Problem to solve -
Retype all the records with nothing changed.

(Collected data)
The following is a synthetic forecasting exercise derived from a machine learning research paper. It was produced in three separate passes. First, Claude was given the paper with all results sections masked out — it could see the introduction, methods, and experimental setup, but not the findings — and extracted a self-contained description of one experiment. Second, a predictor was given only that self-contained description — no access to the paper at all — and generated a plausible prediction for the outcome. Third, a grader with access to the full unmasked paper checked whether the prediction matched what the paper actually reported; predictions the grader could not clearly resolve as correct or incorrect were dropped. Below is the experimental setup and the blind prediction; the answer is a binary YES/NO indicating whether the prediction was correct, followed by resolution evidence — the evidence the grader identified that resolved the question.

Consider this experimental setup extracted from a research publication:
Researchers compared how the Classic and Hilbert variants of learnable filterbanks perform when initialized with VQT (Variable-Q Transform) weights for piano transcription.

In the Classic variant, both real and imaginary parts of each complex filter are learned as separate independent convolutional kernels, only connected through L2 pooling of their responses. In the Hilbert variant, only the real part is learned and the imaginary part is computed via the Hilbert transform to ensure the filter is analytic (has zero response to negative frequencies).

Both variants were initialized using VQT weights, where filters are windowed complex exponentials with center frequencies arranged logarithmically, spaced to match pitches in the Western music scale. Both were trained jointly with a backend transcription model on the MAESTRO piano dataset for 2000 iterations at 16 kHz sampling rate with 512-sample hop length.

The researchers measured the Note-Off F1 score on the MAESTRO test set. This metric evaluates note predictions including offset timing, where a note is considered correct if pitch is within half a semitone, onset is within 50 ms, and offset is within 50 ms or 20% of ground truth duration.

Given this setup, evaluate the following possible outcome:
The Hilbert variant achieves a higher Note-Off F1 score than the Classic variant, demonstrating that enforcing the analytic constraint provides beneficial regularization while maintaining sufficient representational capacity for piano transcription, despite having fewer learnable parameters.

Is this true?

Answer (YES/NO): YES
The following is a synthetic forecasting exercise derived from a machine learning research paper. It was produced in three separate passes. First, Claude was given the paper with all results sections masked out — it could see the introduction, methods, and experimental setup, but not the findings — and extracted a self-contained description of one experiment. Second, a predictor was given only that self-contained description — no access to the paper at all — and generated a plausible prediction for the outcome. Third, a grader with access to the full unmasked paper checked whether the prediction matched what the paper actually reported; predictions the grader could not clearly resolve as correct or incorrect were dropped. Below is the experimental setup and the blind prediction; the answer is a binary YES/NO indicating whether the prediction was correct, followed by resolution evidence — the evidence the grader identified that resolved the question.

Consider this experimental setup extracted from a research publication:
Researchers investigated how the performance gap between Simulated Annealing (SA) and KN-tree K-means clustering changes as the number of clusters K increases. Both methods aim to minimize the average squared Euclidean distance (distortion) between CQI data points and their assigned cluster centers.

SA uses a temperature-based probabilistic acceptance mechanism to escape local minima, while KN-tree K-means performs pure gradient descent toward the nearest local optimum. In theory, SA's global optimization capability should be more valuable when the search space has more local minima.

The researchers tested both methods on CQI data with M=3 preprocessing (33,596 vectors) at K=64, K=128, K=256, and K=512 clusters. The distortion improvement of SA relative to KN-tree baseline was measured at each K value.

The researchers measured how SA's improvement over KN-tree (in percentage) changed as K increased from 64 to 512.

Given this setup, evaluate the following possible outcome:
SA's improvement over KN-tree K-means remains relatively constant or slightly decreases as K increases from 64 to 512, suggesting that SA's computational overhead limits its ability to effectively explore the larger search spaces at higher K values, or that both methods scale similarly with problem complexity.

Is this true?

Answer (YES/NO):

Solution for this problem -
The following is a synthetic forecasting exercise derived from a machine learning research paper. It was produced in three separate passes. First, Claude was given the paper with all results sections masked out — it could see the introduction, methods, and experimental setup, but not the findings — and extracted a self-contained description of one experiment. Second, a predictor was given only that self-contained description — no access to the paper at all — and generated a plausible prediction for the outcome. Third, a grader with access to the full unmasked paper checked whether the prediction matched what the paper actually reported; predictions the grader could not clearly resolve as correct or incorrect were dropped. Below is the experimental setup and the blind prediction; the answer is a binary YES/NO indicating whether the prediction was correct, followed by resolution evidence — the evidence the grader identified that resolved the question.

Consider this experimental setup extracted from a research publication:
Researchers compared how the Classic and Hilbert variants of learnable filterbanks perform when initialized with VQT (Variable-Q Transform) weights for piano transcription.

In the Classic variant, both real and imaginary parts of each complex filter are learned as separate independent convolutional kernels, only connected through L2 pooling of their responses. In the Hilbert variant, only the real part is learned and the imaginary part is computed via the Hilbert transform to ensure the filter is analytic (has zero response to negative frequencies).

Both variants were initialized using VQT weights, where filters are windowed complex exponentials with center frequencies arranged logarithmically, spaced to match pitches in the Western music scale. Both were trained jointly with a backend transcription model on the MAESTRO piano dataset for 2000 iterations at 16 kHz sampling rate with 512-sample hop length.

The researchers measured the Note-Off F1 score on the MAESTRO test set. This metric evaluates note predictions including offset timing, where a note is considered correct if pitch is within half a semitone, onset is within 50 ms, and offset is within 50 ms or 20% of ground truth duration.

Given this setup, evaluate the following possible outcome:
The Hilbert variant achieves a higher Note-Off F1 score than the Classic variant, demonstrating that enforcing the analytic constraint provides beneficial regularization while maintaining sufficient representational capacity for piano transcription, despite having fewer learnable parameters.

Is this true?

Answer (YES/NO): YES
The following is a synthetic forecasting exercise derived from a machine learning research paper. It was produced in three separate passes. First, Claude was given the paper with all results sections masked out — it could see the introduction, methods, and experimental setup, but not the findings — and extracted a self-contained description of one experiment. Second, a predictor was given only that self-contained description — no access to the paper at all — and generated a plausible prediction for the outcome. Third, a grader with access to the full unmasked paper checked whether the prediction matched what the paper actually reported; predictions the grader could not clearly resolve as correct or incorrect were dropped. Below is the experimental setup and the blind prediction; the answer is a binary YES/NO indicating whether the prediction was correct, followed by resolution evidence — the evidence the grader identified that resolved the question.

Consider this experimental setup extracted from a research publication:
Researchers investigated how the performance gap between Simulated Annealing (SA) and KN-tree K-means clustering changes as the number of clusters K increases. Both methods aim to minimize the average squared Euclidean distance (distortion) between CQI data points and their assigned cluster centers.

SA uses a temperature-based probabilistic acceptance mechanism to escape local minima, while KN-tree K-means performs pure gradient descent toward the nearest local optimum. In theory, SA's global optimization capability should be more valuable when the search space has more local minima.

The researchers tested both methods on CQI data with M=3 preprocessing (33,596 vectors) at K=64, K=128, K=256, and K=512 clusters. The distortion improvement of SA relative to KN-tree baseline was measured at each K value.

The researchers measured how SA's improvement over KN-tree (in percentage) changed as K increased from 64 to 512.

Given this setup, evaluate the following possible outcome:
SA's improvement over KN-tree K-means remains relatively constant or slightly decreases as K increases from 64 to 512, suggesting that SA's computational overhead limits its ability to effectively explore the larger search spaces at higher K values, or that both methods scale similarly with problem complexity.

Is this true?

Answer (YES/NO):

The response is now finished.